Most Gazans are the descendants of refugees forced to flee in 1948 and many had regarded their displacement from northern Gaza in 2023 as a second Nakba. That fear has been reinforced by repeated Israeli calls to settle northern Gaza with Israeli civilians, as well as President Trump’s suggestion over the weekend that Gazans should move to other parts of the Arab world.

To walk back home against that backdrop, through land from which Israeli soldiers had just retreated, felt to some Palestinians like a dare against their own history.

Ahmed Shehada, 34, a textile manufacturer who walked almost 15 miles in six hours to get to Gaza City, stated, “We turned the world upside down.” His house was still standing when he arrived on Monday, unlike many others.

Mr. Shehada stated over the phone, “They wanted to expel us from Gaza.” Rather, “I’m sitting on the couch in my home, and I can’t believe it,” he continued.

It became difficult to move throughout the central city of Deir al Balah, a gathering spot for evacuated Gazans, due to the large number of individuals attempting to travel north. Tents were being taken down and possessions were being packed into plastic bags by family after family. Gas tanks were heaved onto the backs of some victims.

While strolling, they pictured the joy of seeing family members who had defied Israeli evacuation orders and remained in the north at the beginning of the conflict.

Anwar Abu Hindi, 41, a housewife traveling north with multiple children, said, “I’ll hug my mother at her shelter first.” “Our feelings are scattered everywhere.”

There were tearful reunions between those hiking north and relatives who had traveled south to meet them as they arrived to the Netzarim corridor, a section of land that Israeli military had controlled until only hours prior, firing on Palestinians who attempted to cross it.

However, there were often hints of caution, annoyance, and occasionally dread mixed in with the happiness. There were ruins all along the routes. For a large portion of the day, Israeli drones continued to buzz overhead. The fact that Hamas officers were still monitoring the pedestrian route demoralized Gazan critics of the organization.

Drivers faced lengthy traffic bottlenecks along the inland route; Israel had authorized foreign security contractors to check northbound vehicles for weapons, which caused the automobiles to slow to a crawl.

Among the contractors were Egyptians who, according to officials, work for private businesses. Their presence presented a picture of Gaza’s future in which the destiny of its citizens is still determined by outside forces; Israeli leaders view the contractors as a test run for a more extensive international force that would rule the territory rather than Palestinian authority.
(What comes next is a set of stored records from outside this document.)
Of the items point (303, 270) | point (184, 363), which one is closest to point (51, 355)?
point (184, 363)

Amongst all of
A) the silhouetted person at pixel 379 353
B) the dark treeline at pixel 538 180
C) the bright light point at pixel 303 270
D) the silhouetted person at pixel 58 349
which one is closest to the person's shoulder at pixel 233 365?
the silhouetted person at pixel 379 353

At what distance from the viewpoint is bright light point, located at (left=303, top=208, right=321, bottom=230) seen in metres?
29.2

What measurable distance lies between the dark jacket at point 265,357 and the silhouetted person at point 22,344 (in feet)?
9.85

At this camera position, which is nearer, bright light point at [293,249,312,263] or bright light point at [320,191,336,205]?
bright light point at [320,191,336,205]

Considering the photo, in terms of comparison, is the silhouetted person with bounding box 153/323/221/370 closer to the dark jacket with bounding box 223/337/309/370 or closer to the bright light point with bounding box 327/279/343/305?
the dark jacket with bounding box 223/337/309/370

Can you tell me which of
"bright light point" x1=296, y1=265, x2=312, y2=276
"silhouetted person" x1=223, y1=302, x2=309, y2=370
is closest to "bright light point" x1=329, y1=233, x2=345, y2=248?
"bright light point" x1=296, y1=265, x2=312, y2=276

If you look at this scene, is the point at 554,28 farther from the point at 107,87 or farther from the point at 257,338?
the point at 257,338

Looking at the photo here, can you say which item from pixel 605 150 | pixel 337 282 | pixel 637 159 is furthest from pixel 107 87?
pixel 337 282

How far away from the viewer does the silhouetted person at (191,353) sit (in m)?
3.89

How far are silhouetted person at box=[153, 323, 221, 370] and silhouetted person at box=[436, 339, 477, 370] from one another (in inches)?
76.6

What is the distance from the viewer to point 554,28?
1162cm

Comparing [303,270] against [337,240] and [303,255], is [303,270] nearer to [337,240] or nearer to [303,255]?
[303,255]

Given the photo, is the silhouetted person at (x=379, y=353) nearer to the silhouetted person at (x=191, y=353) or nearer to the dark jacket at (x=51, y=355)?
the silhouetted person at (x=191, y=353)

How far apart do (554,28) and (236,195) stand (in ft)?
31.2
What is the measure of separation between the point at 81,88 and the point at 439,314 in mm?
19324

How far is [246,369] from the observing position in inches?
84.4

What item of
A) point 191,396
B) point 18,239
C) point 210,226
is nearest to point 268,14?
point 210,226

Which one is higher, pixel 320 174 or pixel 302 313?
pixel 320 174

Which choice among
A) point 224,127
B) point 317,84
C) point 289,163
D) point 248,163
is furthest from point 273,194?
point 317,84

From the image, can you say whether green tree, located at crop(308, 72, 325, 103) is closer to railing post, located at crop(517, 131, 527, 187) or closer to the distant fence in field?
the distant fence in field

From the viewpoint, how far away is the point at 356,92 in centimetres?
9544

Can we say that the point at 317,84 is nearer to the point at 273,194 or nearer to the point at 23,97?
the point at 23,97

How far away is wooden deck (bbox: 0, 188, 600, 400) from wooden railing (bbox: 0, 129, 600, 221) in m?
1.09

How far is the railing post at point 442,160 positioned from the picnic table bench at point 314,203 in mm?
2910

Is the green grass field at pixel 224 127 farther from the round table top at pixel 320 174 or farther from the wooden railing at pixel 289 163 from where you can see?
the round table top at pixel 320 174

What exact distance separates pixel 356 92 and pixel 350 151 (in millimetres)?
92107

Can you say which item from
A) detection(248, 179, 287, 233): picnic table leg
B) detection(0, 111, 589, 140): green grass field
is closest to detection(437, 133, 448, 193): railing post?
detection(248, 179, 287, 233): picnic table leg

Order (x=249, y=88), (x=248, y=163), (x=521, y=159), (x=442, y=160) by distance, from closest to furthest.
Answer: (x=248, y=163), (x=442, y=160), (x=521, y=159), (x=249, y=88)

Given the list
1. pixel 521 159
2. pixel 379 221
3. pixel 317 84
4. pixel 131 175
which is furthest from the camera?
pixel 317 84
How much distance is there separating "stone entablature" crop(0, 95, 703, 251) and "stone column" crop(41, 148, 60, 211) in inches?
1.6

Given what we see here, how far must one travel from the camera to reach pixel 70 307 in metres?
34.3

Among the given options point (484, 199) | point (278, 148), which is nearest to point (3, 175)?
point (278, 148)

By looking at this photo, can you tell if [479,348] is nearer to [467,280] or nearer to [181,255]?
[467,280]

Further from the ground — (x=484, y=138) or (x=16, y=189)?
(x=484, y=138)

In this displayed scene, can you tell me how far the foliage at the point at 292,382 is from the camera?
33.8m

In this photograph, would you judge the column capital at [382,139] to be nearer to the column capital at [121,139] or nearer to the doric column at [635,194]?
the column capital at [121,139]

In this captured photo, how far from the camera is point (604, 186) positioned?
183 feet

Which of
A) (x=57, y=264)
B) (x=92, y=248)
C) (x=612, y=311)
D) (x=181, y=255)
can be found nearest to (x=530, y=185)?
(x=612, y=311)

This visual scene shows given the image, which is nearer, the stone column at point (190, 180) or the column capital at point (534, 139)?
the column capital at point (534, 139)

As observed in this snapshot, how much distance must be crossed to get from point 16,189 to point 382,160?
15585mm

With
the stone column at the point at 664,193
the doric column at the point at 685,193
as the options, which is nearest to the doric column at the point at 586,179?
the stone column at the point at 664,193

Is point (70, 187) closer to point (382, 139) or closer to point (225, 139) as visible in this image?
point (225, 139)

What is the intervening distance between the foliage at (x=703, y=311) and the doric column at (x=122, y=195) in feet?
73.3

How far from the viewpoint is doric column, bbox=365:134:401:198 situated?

Palestinians now saw firsthand the destruction they had only seen in social media footage after passing the checkpoint.

Northern Gaza has become a wasteland, following intense Israeli airstrikes and the military’s demolition of scores of buildings, many of which had been rigged with traps and explosives by Hamas. In recent months, fierce fighting between Israel and Hamas, which continued until the start of the cease-fire, caused particularly widespread damage north of Gaza City.

“The destruction that we walked through was worse than the apocalypse,” said Mr. Shehada, the textile manufacturer. “I was afraid I was walking over corpses buried beneath the rubble.”

After reaching his house in Gaza City, Mr. Shehada was amazed to find that it had suffered only minor damage.

But others returned to ruins, and to neighborhoods that they no longer recognized.